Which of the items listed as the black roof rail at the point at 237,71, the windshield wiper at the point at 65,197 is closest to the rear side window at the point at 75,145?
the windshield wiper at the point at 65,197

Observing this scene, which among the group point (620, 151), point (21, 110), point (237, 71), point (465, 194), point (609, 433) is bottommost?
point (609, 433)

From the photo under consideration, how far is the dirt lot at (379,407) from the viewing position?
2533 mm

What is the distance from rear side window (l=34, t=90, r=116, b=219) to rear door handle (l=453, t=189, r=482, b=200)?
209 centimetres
—————
Copy the records above exactly as they appear, every line included.

RESULT OF THE TASK -
Which of the items listed as the black roof rail at the point at 237,71, the windshield wiper at the point at 65,197 is closest to the rear side window at the point at 75,145?
the windshield wiper at the point at 65,197

Observing this scene, which among the group point (620, 151), point (21, 110), point (237, 71), point (465, 194), point (609, 433) is bottommost?
point (609, 433)

From the photo under consideration, how far is the dirt lot at (379,407) from the viewing position?
2533 mm

What is the distance from rear side window (l=34, t=90, r=116, b=219) to rear door handle (l=453, t=189, r=482, b=200)?
209 centimetres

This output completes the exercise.